#### Prompt A
Give every host name that appears inside the macro definition in the forum thread on Hobbit alert rules below.

So it seems when using PAGE= alert rules only honor the first page a
device is listed on. Is this by design ?
list Henrik Størner · Fri, 1 Jun 2007 22:00:51 +0200 ·
On Thu, May 31, 2007 at 12:21:20PM -0400, user-ce96540ed38f@xymon.invalid wrote:
Digging back into this issue [...]
The root of the problem is that as far as 99% of Hobbit is concerned, a
host lives on one page only: The one it gets from the "page", "subpage"
and "subparent" tags in bb-hosts. If a host is listed twice (or more) in
bb-hosts then it is assigned one of those as the "preferred" definition,
either by explicitly having the "prefer" keyword listed on one entry, 
or by virtue of having one of the entries with an IP and the others
listed as "0.0.0.0" and "noconn".

The only exception is that "bbgen" which builds the webpages can place a
host in multiple locations on the webpages. All the other tools just
ignore that.

So the workaround for your scenario would be to define your bb-hosts
file as 

    page servers
    subpage Web Web Servers
    1.2.3.4             Web01.domain.com   #
    0.0.0.0             Web02.domain.com   # noconn
    Subpage Other Other Web Servers
    1.2.3.5             Web02.domain.com   # prefer

Then, as far as Hobbit is concerned, the Web02 host resides on the
"servers/Other" page.

It would be nice to have hosts internally represented as residing on a
list of pages rather than just a single page. But it's a complexity that
so far I haven't found it worth adding.


Regards,
Henrik
list S Aiello · Fri, 1 Jun 2007 17:04:44 -0400 ·
If I understand you correctly, a host can really only live on one page. But 'aliases' of the host can show up on other pages, just most of Hobbit does not see the aliases.

That work around doesn't work for me. I was hoping of setting up my alert rules to be page based, so if it is displayed on 1, 2,  or 3 pages.. the appropriate group/groups would be alerted. 
Though if this actually did work, and then I started using different group-only options on the different pages... then i would only want the reports that are displayed on that particular page to match the PAGE= alert rule. So I can see that it would be a can of worms.

So the only valid solution I can see is to use macros to create groups of hosts, and uses those macro groups in my alert rules. Then when I add/remove a device from a page, I will also need to add/remove it from my macro groups. Is there a limit on the number of hosts that can be defined in a macro ? Though using a macro would be somewhat ugly:
$GroupA=(HostA|HostB|HostC|HostD)

My problem is that I have multiple groups that want to be alerted, and a good # of the devices are shared between groups.

Thank you for you prompt response, I appreciate it.

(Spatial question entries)
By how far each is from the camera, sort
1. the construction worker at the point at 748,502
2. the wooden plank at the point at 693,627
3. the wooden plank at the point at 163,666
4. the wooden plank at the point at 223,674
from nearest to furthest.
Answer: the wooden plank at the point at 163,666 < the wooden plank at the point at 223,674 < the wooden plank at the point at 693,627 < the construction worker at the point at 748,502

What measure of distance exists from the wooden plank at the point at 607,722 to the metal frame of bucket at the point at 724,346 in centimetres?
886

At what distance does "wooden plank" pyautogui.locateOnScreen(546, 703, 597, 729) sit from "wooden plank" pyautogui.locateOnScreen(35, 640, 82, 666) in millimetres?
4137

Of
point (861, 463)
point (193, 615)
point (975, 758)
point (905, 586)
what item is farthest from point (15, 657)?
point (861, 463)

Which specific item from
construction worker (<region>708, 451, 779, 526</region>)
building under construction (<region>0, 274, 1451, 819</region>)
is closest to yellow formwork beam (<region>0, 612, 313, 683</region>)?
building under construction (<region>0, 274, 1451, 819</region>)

#### Prompt B
Identify every line in the entries above that contains the word "distance", and copy each of those lines. Case counts.

#### Worked solution A
HostA, HostB, HostC, HostD

#### Worked solution B
What measure of distance exists from the wooden plank at the point at 607,722 to the metal frame of bucket at the point at 724,346 in centimetres?
At what distance does "wooden plank" pyautogui.locateOnScreen(546, 703, 597, 729) sit from "wooden plank" pyautogui.locateOnScreen(35, 640, 82, 666) in millimetres?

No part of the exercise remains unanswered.